Higrhiro is a truly wonderful tale and a showing of how the age gap genre can be done. It goes past the simple antics of romance to tell a story about trauma and finding one’s purpose. It is helped with this by the fact all the side characters work well with the dynamic minus the fact it does have the trope of Yoshida’s best friend never hangs out with him, I never really got why series do that.
Oddly enough that is something I respect about Koikimo, Ryou and his bud Masuda hang out literally all the time.

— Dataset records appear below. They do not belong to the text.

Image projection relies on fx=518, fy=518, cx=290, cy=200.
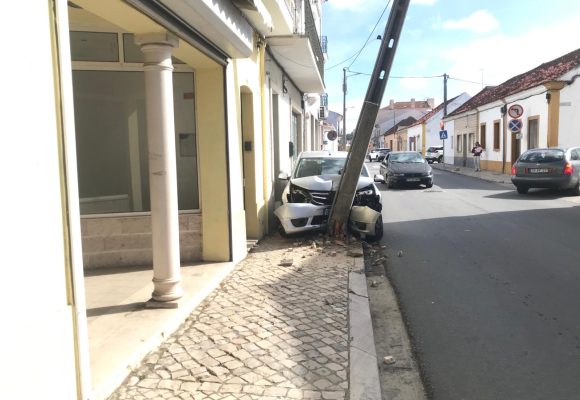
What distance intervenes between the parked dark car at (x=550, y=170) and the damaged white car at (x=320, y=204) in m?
A: 8.34

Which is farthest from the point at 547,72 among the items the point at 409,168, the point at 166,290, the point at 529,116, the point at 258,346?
the point at 258,346

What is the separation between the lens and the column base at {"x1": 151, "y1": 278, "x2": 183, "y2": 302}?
5.05 metres

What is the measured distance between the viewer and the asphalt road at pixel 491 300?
3.82 metres

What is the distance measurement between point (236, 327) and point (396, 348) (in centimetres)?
145

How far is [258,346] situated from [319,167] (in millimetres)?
6630

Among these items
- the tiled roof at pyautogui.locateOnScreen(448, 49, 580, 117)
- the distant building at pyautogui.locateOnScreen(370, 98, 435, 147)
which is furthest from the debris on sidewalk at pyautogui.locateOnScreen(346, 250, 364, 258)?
the distant building at pyautogui.locateOnScreen(370, 98, 435, 147)

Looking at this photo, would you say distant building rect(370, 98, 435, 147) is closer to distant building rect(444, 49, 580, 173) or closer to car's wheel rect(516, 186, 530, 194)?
distant building rect(444, 49, 580, 173)

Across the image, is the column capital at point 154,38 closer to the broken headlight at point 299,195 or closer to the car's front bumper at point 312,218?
the car's front bumper at point 312,218

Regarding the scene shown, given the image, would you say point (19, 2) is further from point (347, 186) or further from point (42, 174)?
point (347, 186)

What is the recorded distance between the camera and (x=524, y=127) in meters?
25.3

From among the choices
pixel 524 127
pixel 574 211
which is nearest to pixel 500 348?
pixel 574 211

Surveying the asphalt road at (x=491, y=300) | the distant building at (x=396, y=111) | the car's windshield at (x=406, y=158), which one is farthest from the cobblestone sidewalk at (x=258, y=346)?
the distant building at (x=396, y=111)

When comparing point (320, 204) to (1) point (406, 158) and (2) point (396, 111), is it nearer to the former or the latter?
(1) point (406, 158)

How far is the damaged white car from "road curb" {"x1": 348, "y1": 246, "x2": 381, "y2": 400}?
2732 mm
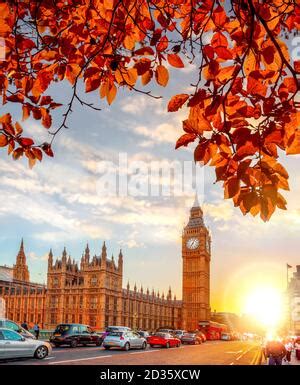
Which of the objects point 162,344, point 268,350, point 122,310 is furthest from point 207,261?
point 268,350

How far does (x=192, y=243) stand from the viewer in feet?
348

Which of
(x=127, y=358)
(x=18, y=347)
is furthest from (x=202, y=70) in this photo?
(x=127, y=358)

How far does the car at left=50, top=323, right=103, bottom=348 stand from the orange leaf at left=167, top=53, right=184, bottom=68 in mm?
25870

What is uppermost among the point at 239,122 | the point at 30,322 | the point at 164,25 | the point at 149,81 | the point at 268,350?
the point at 164,25

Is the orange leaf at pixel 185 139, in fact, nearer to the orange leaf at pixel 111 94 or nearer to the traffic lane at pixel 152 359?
the orange leaf at pixel 111 94

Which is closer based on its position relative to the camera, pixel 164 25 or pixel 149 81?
pixel 149 81

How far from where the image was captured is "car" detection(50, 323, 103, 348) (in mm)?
26422

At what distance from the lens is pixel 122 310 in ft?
241

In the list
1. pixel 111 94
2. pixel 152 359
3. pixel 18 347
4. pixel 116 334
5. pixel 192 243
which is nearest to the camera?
pixel 111 94

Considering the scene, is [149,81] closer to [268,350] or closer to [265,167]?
[265,167]

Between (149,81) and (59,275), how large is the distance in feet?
252

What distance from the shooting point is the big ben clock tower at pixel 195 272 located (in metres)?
98.4

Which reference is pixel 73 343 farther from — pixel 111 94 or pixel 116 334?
pixel 111 94

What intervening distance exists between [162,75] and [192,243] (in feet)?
341
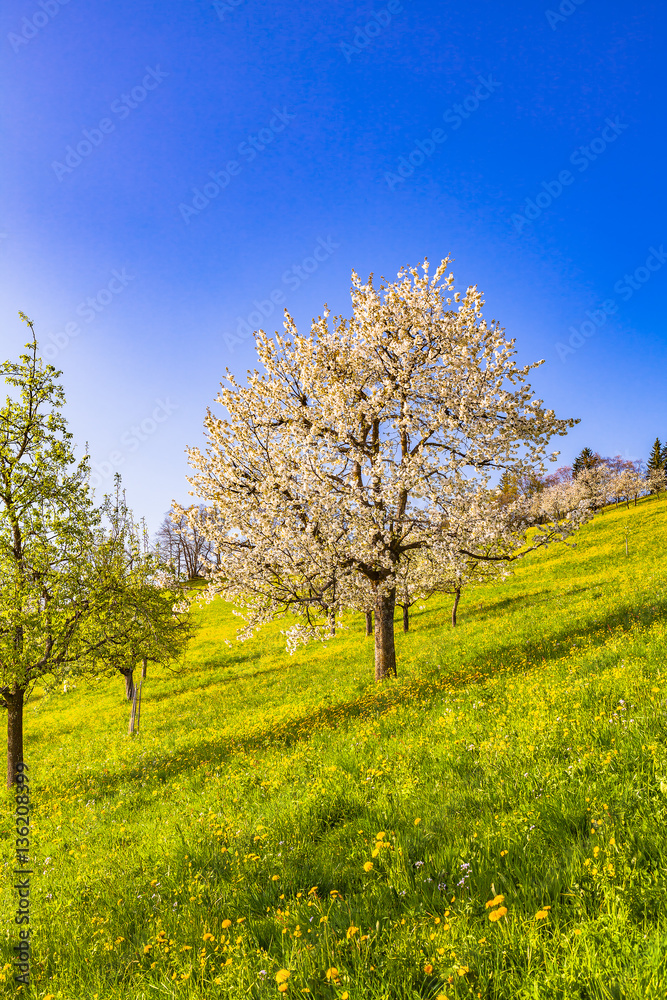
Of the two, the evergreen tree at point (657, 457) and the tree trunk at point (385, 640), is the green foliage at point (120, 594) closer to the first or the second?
the tree trunk at point (385, 640)

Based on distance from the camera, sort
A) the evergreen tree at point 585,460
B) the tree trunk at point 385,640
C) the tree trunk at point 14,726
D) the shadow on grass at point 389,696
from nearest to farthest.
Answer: the shadow on grass at point 389,696
the tree trunk at point 14,726
the tree trunk at point 385,640
the evergreen tree at point 585,460

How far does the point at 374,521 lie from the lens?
1455 cm

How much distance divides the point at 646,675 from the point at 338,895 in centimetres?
659

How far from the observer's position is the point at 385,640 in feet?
56.0

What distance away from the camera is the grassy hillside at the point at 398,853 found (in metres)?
3.36

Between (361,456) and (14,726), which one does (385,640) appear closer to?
(361,456)

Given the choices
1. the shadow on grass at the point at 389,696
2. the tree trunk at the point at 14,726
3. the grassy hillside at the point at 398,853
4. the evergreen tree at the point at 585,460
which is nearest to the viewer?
the grassy hillside at the point at 398,853

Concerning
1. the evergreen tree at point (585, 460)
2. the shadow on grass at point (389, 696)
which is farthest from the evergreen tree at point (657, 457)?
the shadow on grass at point (389, 696)

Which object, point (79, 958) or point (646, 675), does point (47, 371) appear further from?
point (646, 675)

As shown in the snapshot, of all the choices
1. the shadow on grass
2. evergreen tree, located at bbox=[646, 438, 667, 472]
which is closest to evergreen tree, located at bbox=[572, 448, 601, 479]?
evergreen tree, located at bbox=[646, 438, 667, 472]

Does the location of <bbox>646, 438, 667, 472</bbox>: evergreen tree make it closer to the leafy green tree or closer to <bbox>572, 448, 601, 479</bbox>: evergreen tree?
<bbox>572, 448, 601, 479</bbox>: evergreen tree

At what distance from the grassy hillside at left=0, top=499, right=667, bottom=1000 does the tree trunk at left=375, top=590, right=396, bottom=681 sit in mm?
3204

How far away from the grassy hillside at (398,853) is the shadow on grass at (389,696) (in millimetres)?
136

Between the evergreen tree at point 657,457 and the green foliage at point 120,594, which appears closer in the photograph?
the green foliage at point 120,594
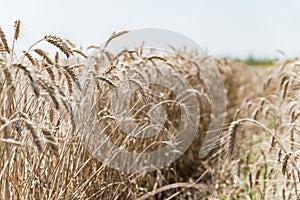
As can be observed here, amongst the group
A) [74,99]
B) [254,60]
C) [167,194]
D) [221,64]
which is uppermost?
[74,99]

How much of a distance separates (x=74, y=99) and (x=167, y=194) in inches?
70.4

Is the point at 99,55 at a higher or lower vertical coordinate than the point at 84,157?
higher

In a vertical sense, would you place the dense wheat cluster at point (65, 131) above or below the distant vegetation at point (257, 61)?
above

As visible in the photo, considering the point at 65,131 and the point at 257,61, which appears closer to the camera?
the point at 65,131

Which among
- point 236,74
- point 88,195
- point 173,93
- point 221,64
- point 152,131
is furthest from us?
point 236,74

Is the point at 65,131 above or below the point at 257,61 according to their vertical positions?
above

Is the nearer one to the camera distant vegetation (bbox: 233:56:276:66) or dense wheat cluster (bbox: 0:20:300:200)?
dense wheat cluster (bbox: 0:20:300:200)

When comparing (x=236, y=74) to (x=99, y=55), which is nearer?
(x=99, y=55)

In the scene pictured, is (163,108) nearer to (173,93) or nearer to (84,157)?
(173,93)

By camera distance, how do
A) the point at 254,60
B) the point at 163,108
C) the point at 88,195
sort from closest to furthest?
the point at 88,195, the point at 163,108, the point at 254,60

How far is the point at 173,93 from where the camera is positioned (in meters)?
4.30

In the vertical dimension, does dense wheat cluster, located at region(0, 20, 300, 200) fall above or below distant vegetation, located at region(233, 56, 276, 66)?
above

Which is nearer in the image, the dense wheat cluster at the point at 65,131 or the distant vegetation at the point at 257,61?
the dense wheat cluster at the point at 65,131

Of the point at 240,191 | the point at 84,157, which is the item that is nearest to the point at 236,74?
the point at 240,191
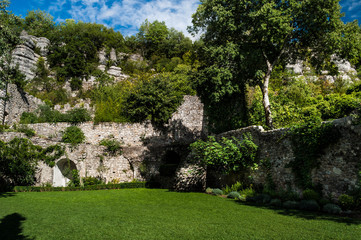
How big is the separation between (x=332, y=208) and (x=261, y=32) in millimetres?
8665

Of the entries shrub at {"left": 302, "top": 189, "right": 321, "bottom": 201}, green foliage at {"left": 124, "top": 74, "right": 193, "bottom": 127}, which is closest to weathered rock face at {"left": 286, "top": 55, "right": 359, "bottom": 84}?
green foliage at {"left": 124, "top": 74, "right": 193, "bottom": 127}

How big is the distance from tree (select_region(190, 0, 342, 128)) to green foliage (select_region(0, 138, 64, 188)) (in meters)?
11.9

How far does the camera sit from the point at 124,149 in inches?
697

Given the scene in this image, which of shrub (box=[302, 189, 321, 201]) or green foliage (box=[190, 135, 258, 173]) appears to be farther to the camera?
green foliage (box=[190, 135, 258, 173])

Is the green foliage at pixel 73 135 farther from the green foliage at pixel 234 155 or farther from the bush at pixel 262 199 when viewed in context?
the bush at pixel 262 199

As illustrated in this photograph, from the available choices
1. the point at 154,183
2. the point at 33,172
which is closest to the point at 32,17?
the point at 33,172

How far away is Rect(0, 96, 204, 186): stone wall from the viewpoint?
16.3 metres

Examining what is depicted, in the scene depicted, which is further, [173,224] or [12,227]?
[173,224]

Age gap is a tricky mess to pull off but I do think that it is also one of the most rewarding and is a pillar of the anime medium. It is a little weird, risky, and questionable but none the less it is something that I think can only be conveyed well within the anime platform and the proof of that is everywhere to be seen. Let me know what you all think about these two series if you have been keeping up with them? I am generally interested.
As always thanks for the read!
6 thoughts on “The Tight Rope Of The Age Gap”
I absolutely adore Higehiro. I was very cautious of it, but I gave it a watch because if handled well, I knew it could be amazing, and it really is. So glad anime didn’t let me down on this one and took a mature look at a sensitive topic. I do stand by the fact that Sayu and Yoshida shouldn’t be together. I think that ruins some of what the story is trying to tell, but even if it happens, it will by no means tarnish the whole thing. Also, this is me just a little annoyed, but Higehiro deserves none of the controversy it’s getting. If anything, it shows a good way to handle an age gap story, like you said.
LikeLiked by 1 person
I read the first 20 odd chapters of the manga way back in the day and was pretty meh on the series as a whole so the anime has really blown me away. As far as them possibly becoming a couple it is one of those things I find myself indifferent on, but we know how these things generally go. I stand by Nagatoro is my favorite show of the season but I’d easily give Higehiro the second place. To be honest I haven’t seen much controversy but I also haven’t looked, Higehiro starts out pretty risky so I could see it but I think in context it makes sense why Sayu does that things she does. I have been sitting on this idea of a while and really lucked out that Higehiro and Koikimo were the perfect examples of what and what not to do, made me deep diving into older stories not necessary lol.
LikeLiked by 1 person
Another aspect I liked in Higehiro is that emotions aren’t completely off the table and we are shown that the issue aren’t feelings, but the actions themselves. It would be totally understandable if Sayu were to fall in love with Yoshida, or perfectly normal for Yoshida to get used to having Sayu’s company and those, in themselves, are not wrong. The responsibility of setting boundaries primarily lies in Yoshida, and that’s what he does. After watching the first episode of Koikimo, I felt the same reluctance going into Higehiro but it blew me away as well. Nice post!
LikeLiked by 1 person
Yeah that’s a good take. It isn’t so much the lack of emotions but the clear societal narrative of what is and isn’t appropriate. Thanks! I appreciate the kind words.